[[ Data extracts, beginning ]]
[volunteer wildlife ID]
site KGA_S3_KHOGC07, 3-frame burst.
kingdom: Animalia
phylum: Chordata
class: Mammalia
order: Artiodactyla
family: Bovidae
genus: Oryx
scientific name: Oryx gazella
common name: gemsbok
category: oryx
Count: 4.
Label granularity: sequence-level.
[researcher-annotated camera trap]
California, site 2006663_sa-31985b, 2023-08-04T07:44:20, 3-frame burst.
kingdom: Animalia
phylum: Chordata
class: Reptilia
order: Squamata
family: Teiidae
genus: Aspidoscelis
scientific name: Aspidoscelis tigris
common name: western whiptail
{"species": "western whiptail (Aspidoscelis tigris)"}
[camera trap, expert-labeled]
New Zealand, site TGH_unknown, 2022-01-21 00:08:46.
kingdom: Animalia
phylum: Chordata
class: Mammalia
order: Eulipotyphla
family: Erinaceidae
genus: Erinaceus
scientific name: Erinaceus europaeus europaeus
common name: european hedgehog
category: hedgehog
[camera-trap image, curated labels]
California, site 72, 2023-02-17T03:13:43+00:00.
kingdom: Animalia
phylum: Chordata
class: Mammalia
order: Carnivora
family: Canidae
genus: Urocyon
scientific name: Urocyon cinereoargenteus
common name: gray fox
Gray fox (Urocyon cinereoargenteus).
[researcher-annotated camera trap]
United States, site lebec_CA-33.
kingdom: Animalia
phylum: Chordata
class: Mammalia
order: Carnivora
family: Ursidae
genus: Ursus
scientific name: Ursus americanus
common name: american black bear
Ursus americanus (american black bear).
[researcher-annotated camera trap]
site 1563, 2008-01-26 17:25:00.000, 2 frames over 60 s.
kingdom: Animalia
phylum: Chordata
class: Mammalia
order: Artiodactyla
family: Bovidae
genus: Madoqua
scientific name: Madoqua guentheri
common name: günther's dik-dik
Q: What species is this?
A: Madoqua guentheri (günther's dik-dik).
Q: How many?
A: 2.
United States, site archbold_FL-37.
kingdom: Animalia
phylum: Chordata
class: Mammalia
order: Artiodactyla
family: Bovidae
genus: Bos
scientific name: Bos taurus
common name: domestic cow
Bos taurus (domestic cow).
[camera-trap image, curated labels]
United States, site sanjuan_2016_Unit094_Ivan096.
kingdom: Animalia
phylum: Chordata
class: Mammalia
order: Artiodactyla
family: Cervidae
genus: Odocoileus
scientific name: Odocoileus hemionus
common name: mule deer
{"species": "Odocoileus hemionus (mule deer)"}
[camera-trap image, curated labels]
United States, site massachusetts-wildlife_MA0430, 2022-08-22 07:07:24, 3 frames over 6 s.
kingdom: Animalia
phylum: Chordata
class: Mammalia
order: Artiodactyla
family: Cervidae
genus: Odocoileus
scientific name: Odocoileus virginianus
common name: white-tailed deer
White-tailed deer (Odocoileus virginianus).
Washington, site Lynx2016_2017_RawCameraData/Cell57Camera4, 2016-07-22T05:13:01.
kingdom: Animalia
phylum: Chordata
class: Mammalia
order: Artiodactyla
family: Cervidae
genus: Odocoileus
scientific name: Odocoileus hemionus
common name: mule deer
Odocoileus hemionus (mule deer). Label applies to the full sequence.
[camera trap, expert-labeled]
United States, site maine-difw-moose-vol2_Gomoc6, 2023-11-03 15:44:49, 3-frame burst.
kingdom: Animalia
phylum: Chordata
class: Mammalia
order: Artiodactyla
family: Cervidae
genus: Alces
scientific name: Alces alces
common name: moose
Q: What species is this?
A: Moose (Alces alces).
[[ Data extracts, end ]]
__Instructions to follow__: Every word of every entry must be returned as it appears.

__Exercise response__:
[volunteer wildlife ID]
site KGA_S3_KHOGC07, 3-frame burst.
kingdom: Animalia
phylum: Chordata
class: Mammalia
order: Artiodactyla
family: Bovidae
genus: Oryx
scientific name: Oryx gazella
common name: gemsbok
category: oryx
Count: 4.
Label granularity: sequence-level.
[researcher-annotated camera trap]
California, site 2006663_sa-31985b, 2023-08-04T07:44:20, 3-frame burst.
kingdom: Animalia
phylum: Chordata
class: Reptilia
order: Squamata
family: Teiidae
genus: Aspidoscelis
scientific name: Aspidoscelis tigris
common name: western whiptail
{"species": "western whiptail (Aspidoscelis tigris)"}
[camera trap, expert-labeled]
New Zealand, site TGH_unknown, 2022-01-21 00:08:46.
kingdom: Animalia
phylum: Chordata
class: Mammalia
order: Eulipotyphla
family: Erinaceidae
genus: Erinaceus
scientific name: Erinaceus europaeus europaeus
common name: european hedgehog
category: hedgehog
[camera-trap image, curated labels]
California, site 72, 2023-02-17T03:13:43+00:00.
kingdom: Animalia
phylum: Chordata
class: Mammalia
order: Carnivora
family: Canidae
genus: Urocyon
scientific name: Urocyon cinereoargenteus
common name: gray fox
Gray fox (Urocyon cinereoargenteus).
[researcher-annotated camera trap]
United States, site lebec_CA-33.
kingdom: Animalia
phylum: Chordata
class: Mammalia
order: Carnivora
family: Ursidae
genus: Ursus
scientific name: Ursus americanus
common name: american black bear
Ursus americanus (american black bear).
[researcher-annotated camera trap]
site 1563, 2008-01-26 17:25:00.000, 2 frames over 60 s.
kingdom: Animalia
phylum: Chordata
class: Mammalia
order: Artiodactyla
family: Bovidae
genus: Madoqua
scientific name: Madoqua guentheri
common name: günther's dik-dik
Q: What species is this?
A: Madoqua guentheri (günther's dik-dik).
Q: How many?
A: 2.
United States, site archbold_FL-37.
kingdom: Animalia
phylum: Chordata
class: Mammalia
order: Artiodactyla
family: Bovidae
genus: Bos
scientific name: Bos taurus
common name: domestic cow
Bos taurus (domestic cow).
[camera-trap image, curated labels]
United States, site sanjuan_2016_Unit094_Ivan096.
kingdom: Animalia
phylum: Chordata
class: Mammalia
order: Artiodactyla
family: Cervidae
genus: Odocoileus
scientific name: Odocoileus hemionus
common name: mule deer
{"species": "Odocoileus hemionus (mule deer)"}
[camera-trap image, curated labels]
United States, site massachusetts-wildlife_MA0430, 2022-08-22 07:07:24, 3 frames over 6 s.
kingdom: Animalia
phylum: Chordata
class: Mammalia
order: Artiodactyla
family: Cervidae
genus: Odocoileus
scientific name: Odocoileus virginianus
common name: white-tailed deer
White-tailed deer (Odocoileus virginianus).
Washington, site Lynx2016_2017_RawCameraData/Cell57Camera4, 2016-07-22T05:13:01.
kingdom: Animalia
phylum: Chordata
class: Mammalia
order: Artiodactyla
family: Cervidae
genus: Odocoileus
scientific name: Odocoileus hemionus
common name: mule deer
Odocoileus hemionus (mule deer). Label applies to the full sequence.
[camera trap, expert-labeled]
United States, site maine-difw-moose-vol2_Gomoc6, 2023-11-03 15:44:49, 3-frame burst.
kingdom: Animalia
phylum: Chordata
class: Mammalia
order: Artiodactyla
family: Cervidae
genus: Alces
scientific name: Alces alces
common name: moose
Q: What species is this?
A: Moose (Alces alces).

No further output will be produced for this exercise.